■ **TEXT PASSAGE**
******************************
It took me a very long time to realize that the ads in the back of the newspaper I wrote for were for prostitutes. I’m not sure what I thought these ladies were selling, I just didn’t know prostitutes were allowed to advertise. Well, whether or not they are, the truth is they do. In fact, the real boom time for alternative newspapers in the United States were the years between the deregulation of 976 numbers and the emergence of Internet porn.”         

I took the above paragraph from my first novel, The Big Love. I took all of The Big Love straight from my life, and my life, in my early 20s, was like an old Meg Ryan movie complete with pleated-front khaki pants and very little actual sex. I lived in a brownstone on the most beautiful street in Philadelphia, just like Meg would have, and I worked as a columnist at The City Paper, just like Meg would have.

The City Paper was a free weekly, and I got paid $80 per column. I wrote a column called Dunnwandering every other week. Basically, I wrote about nothing much in particular, and usually the column started out one place and ended up someplace completely unrelated, but there was usually at least one good line, and that good line garnered me a bit of local goodwill. Plus, it was Philadelphia. Philadelphia is the kind of city where the local newscasters are celebrities. (That line, the newscasters one, I still think that’s a good line.)

It was a great gig, and I suppose if I’d been born 15 years later I would have written those columns on a blog, only they never would have gotten written because I wouldn’t have had the publisher yelling at me to turn it in or he would fire me. Those columns got me, in a roundabout way, out to Hollywood, where I started working on network sitcoms (Murphy Brown, Veronica’s Closet, Spin City) back when a network sitcom could attract 30 million viewers. Now they attract around 107 people, most of whom have misplaced their remotes.
******************************
■ **COLLECTED MATERIAL**

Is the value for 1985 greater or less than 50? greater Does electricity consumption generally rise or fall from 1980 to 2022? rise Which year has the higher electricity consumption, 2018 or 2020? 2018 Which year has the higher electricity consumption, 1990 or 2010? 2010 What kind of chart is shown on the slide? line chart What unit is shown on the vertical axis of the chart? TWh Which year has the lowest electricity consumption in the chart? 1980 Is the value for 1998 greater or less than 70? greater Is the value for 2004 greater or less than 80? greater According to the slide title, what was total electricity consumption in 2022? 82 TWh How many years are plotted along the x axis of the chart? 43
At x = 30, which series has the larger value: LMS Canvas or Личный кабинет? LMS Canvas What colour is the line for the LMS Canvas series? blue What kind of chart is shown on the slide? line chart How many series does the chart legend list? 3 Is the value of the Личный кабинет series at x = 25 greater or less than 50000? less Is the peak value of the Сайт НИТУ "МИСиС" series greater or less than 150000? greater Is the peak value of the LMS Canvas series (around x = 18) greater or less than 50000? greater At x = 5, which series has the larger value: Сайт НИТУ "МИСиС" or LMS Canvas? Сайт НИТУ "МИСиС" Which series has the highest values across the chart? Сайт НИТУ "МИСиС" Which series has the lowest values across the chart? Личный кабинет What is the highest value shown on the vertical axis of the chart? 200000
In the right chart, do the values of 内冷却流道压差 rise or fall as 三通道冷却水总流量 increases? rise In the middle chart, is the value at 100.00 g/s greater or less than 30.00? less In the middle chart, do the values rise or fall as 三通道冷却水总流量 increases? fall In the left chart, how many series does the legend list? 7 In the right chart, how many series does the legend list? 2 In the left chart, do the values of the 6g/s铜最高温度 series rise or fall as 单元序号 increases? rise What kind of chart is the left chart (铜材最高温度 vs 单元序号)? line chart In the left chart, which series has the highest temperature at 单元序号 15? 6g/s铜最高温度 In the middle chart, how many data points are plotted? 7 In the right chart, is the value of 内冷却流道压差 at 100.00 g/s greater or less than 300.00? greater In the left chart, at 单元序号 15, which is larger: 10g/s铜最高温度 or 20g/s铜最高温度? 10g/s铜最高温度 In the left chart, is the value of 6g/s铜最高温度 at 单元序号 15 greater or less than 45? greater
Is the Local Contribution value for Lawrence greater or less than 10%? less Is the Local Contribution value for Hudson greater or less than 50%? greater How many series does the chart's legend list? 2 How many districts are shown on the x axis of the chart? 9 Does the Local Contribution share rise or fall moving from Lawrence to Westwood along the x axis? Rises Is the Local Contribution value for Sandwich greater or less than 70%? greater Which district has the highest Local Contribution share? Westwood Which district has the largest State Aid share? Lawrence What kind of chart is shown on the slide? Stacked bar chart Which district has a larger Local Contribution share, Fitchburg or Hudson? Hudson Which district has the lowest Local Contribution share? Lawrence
******************************
■ **ASSIGNMENT**
Return the stretch of the passage about writing a newspaper column from "It was a great" through "misplaced their remotes.", copied word for word.

■ **ANSWER TO THIS EXERCISE**
It was a great gig, and I suppose if I’d been born 15 years later I would have written those columns on a blog, only they never would have gotten written because I wouldn’t have had the publisher yelling at me to turn it in or he would fire me. Those columns got me, in a roundabout way, out to Hollywood, where I started working on network sitcoms (Murphy Brown, Veronica’s Closet, Spin City) back when a network sitcom could attract 30 million viewers. Now they attract around 107 people, most of whom have misplaced their remotes.